If one person typically becomes Twitter’s Main Character for a day with some rash or contentious take, on Monday the entire Ringer website became the social media platform’s unfortunate protagonist when its staff ranked “the 50 best romantic comedies in movie history.” “In movie history” is the key phrase there. Indeed, movies go back to the turn of the previous century and yet this list included but one romantic comedy released before 1980 (1971’s “Harold and Maude.”) “The Philadelphia Story” and “Some Like It Hot” and “Annie Hall” and “Roman”-freaking-“Holiday?” These were nowhere to be found. Such sorts of woebegone Internet listicles are not new, of course. Just a few years ago The Athletic’s ranking of the 100 greatest sports movies contained a single movie pre-1950 – “The Pride of the Yankees.” (It was #100.) These were sportswriters, however, and I’m more forgiving of such a modern bent with sportswriters. As disappointed as I am that college football writers spend the offseason scouring recruiting rankings rather than watching Golden Age college football comedies to expand their CFB movie scope beyond “Rudy,” I know that’s not possible. But while The Ringer might bill its site as “Sports” first, “Pop Culture” comes second. Its Head of Content has a Bachelor of Arts from Ithaca, known for a strong film program. Then again, The Ringer was created by Bill Simmons, who despite his penchant for classifying things in terms of All-Time is notoriously ahistorical

Not one of the greatest romantic comedies “in movie history.”

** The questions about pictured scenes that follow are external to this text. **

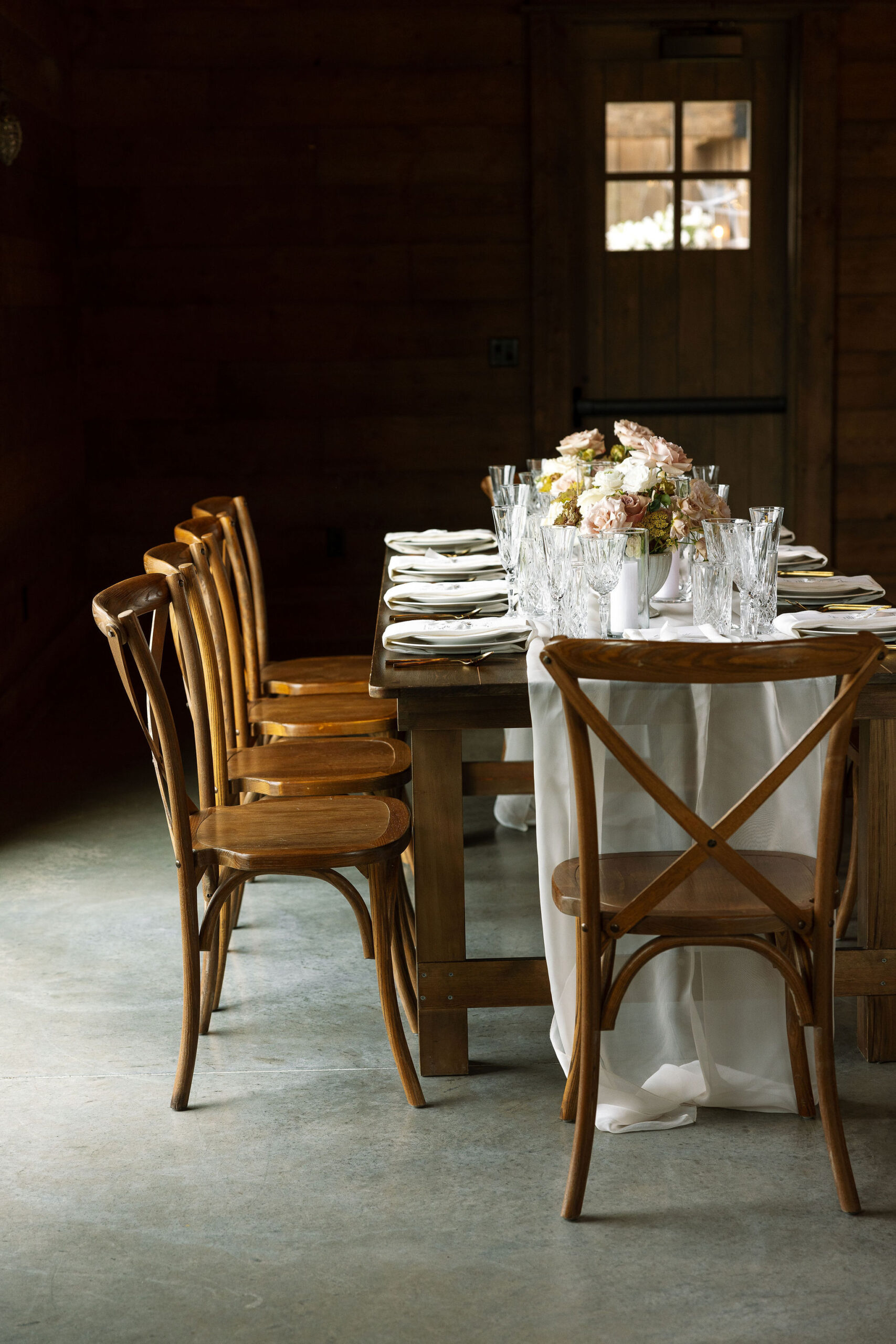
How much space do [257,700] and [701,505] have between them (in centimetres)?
122

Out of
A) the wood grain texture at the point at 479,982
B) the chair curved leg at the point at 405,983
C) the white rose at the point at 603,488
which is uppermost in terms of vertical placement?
the white rose at the point at 603,488

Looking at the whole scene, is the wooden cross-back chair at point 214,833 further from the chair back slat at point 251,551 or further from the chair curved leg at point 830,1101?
the chair back slat at point 251,551

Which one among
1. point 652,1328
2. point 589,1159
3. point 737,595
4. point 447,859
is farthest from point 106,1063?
point 737,595

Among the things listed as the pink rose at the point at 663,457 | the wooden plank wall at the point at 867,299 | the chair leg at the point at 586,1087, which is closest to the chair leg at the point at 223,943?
the chair leg at the point at 586,1087

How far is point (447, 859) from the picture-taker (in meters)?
2.23

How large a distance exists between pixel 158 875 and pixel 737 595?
1.49 m

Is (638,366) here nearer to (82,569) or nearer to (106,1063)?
(82,569)

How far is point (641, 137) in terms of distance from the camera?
5.46m

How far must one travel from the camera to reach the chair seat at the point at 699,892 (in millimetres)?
1858

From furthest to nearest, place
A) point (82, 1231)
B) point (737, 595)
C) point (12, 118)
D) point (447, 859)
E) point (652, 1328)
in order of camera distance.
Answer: point (12, 118) < point (737, 595) < point (447, 859) < point (82, 1231) < point (652, 1328)

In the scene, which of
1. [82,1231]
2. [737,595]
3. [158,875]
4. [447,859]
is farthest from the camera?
[158,875]

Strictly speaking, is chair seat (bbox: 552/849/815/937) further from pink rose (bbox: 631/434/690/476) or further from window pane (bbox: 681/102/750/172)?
window pane (bbox: 681/102/750/172)

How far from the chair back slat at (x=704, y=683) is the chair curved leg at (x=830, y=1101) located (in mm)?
116

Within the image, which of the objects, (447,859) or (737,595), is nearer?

In the wake of the uproar, Ringer staffer Amelia Wedemeyer tweeted that the list was only “giving the piece more eyes and more clicks and more ad dollars.” This was awe-inspiring. She seemed to confess the list was literally nothing more than content. She has since deleted the tweet, completing the circle of social media, and maybe it’s best to view these weirdly modern rankings in that most depressing of lights – content, nothing more. It’s just a list, many weighed in as so many social media Copernicuses do, why do you care and why are you giving them the engagement, etc. I care because I think it is more than content, honestly, and not just because the participating staff seemed sincere in their various assessments. No, I think The Ringer’s 50 best romantic comedies “in movie history” is an incredible snapshot of where movie culture is headed…or maybe just is right now and for the rest of eternity. 

I don’t know the average age of the participating Ringer staffers and so I don’t want to completely cast aspersions here. At one time in my life I, too, would have thought the 1980s were the height of romantic comedies. But I overcame my incuriosity and that’s what troubles me – the incuriosity of anything old. When Roger Ebert began publishing his Great Movies in the 90s, I did not recoil at the ones I was unfamiliar with; rather I became intrigued to seek them out. They were a starting point, as Ebert himself essentially noted, as opposed to an end point, and the latter is how a list like The Ringer’s 50 greatest romantic comedies “in movie history” seems to function, not as a conversation starter or even in conversation with other lists but cordoned off from them, wholly subjective and of a limited viewpoint. In a vacuum, that’s not a bad thing. I love subjective lists! The more subjective, the better. But when you deem it the 50 best romantic comedies “in movie history,” that’s a whole other thing.

Steve Van Zandt has talked about how when he was coming up, bands would copy the bands that came before them in order to gradually find their rock ‘n’ roll voice. It was a connective tissue, in other words, from past to present to future, and that lists like The Ringer’s seem to suggest that link is also being severed with movies. Their sort of movie history feels in line with Disney stuffing its Fox Movies in the vault and not letting them out, Netflix restricting its classic movie streaming options to virtually nothing, and old film prints that are literally lost forever. The future has never felt further from the past. Anyway, apropos of nothing, here’s the ten best romantic comedies from 1998 to 2001.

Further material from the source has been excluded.